We do not know if he went home filled with fury, but as the years went by, the memories of the suffocating water and terrifying days in the belly of the great fish, and the work of the destructive worm, did their work and he came slowly to penitence, and before he died, left behind for others instructions to tell the story of a man who had wanted to thwart the repentance of God, and who failed.  One thing we can know for sure, God will not leave the man alone. For, as C. S. Lewis says in his book, The Problem of Pain, “God whispers to us in our pleasures, speaks in our conscience, but shouts in our pains: it is his megaphone to rouse a deaf world.”

Conclusion

The author has intentionally left the story unfinished. He wants us to complete it. Am I Jonah? If so, will I repent? If not, let us not presume for a moment that we are on the side of the angels!

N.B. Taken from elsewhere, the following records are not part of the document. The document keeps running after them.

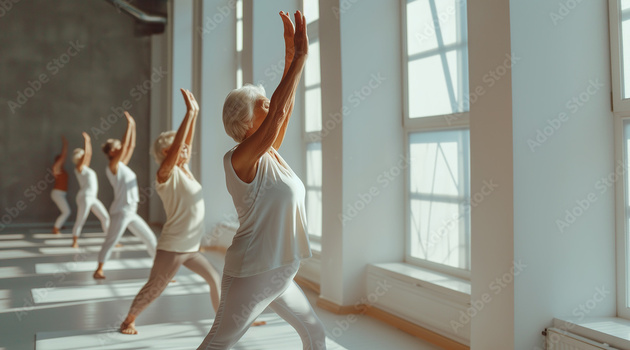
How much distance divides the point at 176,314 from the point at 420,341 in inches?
85.9

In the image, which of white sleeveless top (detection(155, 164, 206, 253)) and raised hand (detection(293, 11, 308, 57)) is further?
white sleeveless top (detection(155, 164, 206, 253))

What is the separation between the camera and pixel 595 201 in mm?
3301

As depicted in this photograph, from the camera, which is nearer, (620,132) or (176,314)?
(620,132)

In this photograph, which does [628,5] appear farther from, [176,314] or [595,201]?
[176,314]

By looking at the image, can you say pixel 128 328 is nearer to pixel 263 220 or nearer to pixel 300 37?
pixel 263 220

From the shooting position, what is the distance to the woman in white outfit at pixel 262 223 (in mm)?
2457

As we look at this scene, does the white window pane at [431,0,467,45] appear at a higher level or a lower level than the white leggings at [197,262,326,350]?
higher

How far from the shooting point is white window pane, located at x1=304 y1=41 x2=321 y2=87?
22.1 ft

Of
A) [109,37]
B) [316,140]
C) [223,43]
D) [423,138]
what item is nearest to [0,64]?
[109,37]
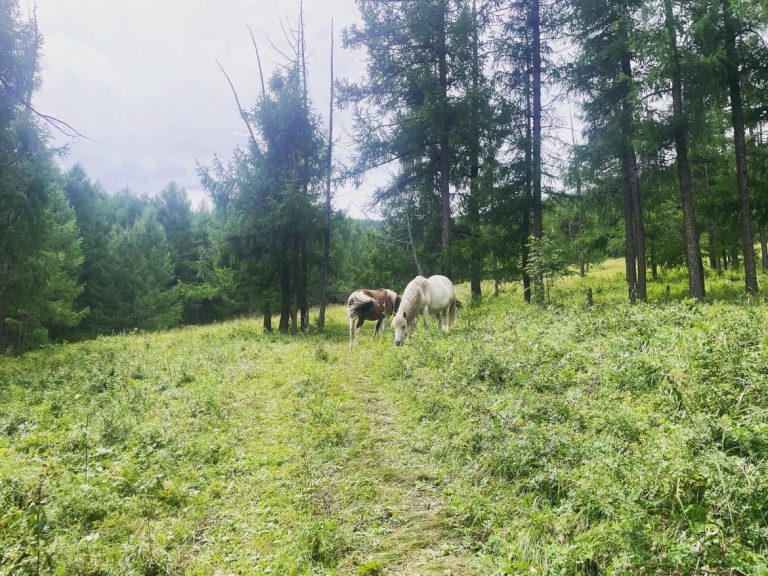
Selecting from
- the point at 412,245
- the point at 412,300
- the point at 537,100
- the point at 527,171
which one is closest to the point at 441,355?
the point at 412,300

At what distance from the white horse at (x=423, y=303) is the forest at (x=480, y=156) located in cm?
348

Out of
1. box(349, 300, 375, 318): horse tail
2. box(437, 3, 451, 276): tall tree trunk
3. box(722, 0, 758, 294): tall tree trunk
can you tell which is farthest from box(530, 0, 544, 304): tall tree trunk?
box(349, 300, 375, 318): horse tail

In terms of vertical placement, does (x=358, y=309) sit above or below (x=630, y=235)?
below

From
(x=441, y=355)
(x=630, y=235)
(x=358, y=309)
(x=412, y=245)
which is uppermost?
(x=412, y=245)

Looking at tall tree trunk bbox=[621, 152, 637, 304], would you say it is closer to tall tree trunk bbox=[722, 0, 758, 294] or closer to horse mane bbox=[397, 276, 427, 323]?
tall tree trunk bbox=[722, 0, 758, 294]

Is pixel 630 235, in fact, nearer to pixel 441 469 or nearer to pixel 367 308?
pixel 367 308

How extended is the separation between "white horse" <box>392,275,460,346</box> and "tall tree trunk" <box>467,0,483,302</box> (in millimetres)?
5392

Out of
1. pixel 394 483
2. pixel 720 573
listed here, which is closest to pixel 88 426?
pixel 394 483

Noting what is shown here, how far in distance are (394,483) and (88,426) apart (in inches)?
200

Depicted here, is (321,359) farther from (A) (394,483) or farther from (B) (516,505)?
(B) (516,505)

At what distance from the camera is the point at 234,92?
22.9m

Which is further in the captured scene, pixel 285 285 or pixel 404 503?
pixel 285 285

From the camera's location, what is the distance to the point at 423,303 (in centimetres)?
1388

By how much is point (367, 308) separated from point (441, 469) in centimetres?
1099
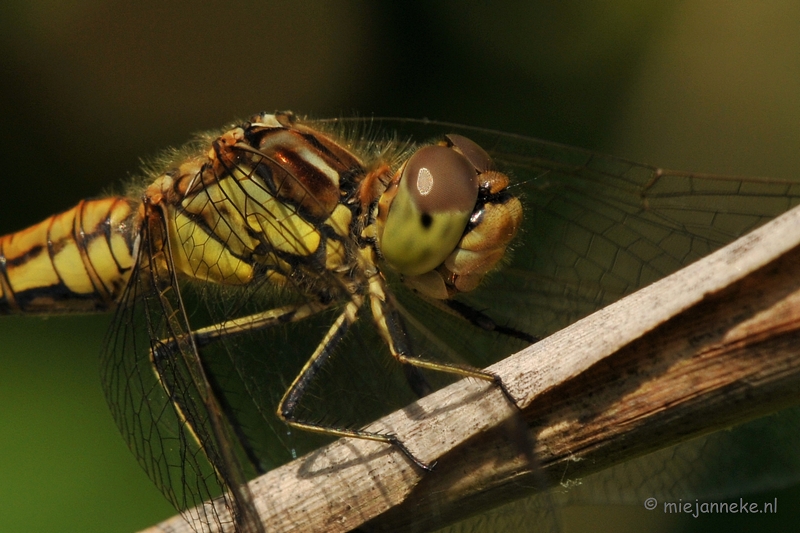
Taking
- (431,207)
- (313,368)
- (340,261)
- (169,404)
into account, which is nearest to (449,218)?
(431,207)

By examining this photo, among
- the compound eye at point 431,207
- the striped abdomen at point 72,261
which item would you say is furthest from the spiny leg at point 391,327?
the striped abdomen at point 72,261

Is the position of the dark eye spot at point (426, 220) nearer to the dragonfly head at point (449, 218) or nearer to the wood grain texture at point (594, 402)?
the dragonfly head at point (449, 218)

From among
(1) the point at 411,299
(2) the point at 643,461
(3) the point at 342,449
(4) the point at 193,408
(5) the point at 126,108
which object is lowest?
(2) the point at 643,461

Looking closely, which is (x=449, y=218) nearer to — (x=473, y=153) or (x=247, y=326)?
(x=473, y=153)

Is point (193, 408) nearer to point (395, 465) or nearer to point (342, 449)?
point (342, 449)

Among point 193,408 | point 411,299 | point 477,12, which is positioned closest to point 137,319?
point 193,408

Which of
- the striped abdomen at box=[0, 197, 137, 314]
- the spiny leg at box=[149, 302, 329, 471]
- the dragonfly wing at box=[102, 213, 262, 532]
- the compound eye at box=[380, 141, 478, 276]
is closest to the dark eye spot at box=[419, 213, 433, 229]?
the compound eye at box=[380, 141, 478, 276]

The reality is that God waits for us to turn towards him.  Now he does not wait passively.  He waits actively.  He sends messengers to speak his word.  He can use nature and supernature to get our attention. But one thing we can be sure of, he loves us too much to ignore us.

Jonah reminds me of Francis Thompson who describes his flight from God in the poem, “The Hound of Heaven”.

I fled him down the nights and down the days,
            I fled him down the arches of the years,
            I fled him down the labyrinthine ways of my own mind;
            And in the midst of tears, I hid from him,
            And under running laughter, up vistaed hopes I sped;
            And shot, precipitated
            Adown Titanic glooms of chasmed fears,
            From those strong feet that followed, followed after.

            But with unhurrying chase,
            And unperturbed pace,
            Deliberate speed, majestic instancy,
            They beat – and a voice beat
            More instant than the feet –
            “All things betray thee, who betrayest me.”

 May the Hound of Heaven dog our days until we find ourselves and Him.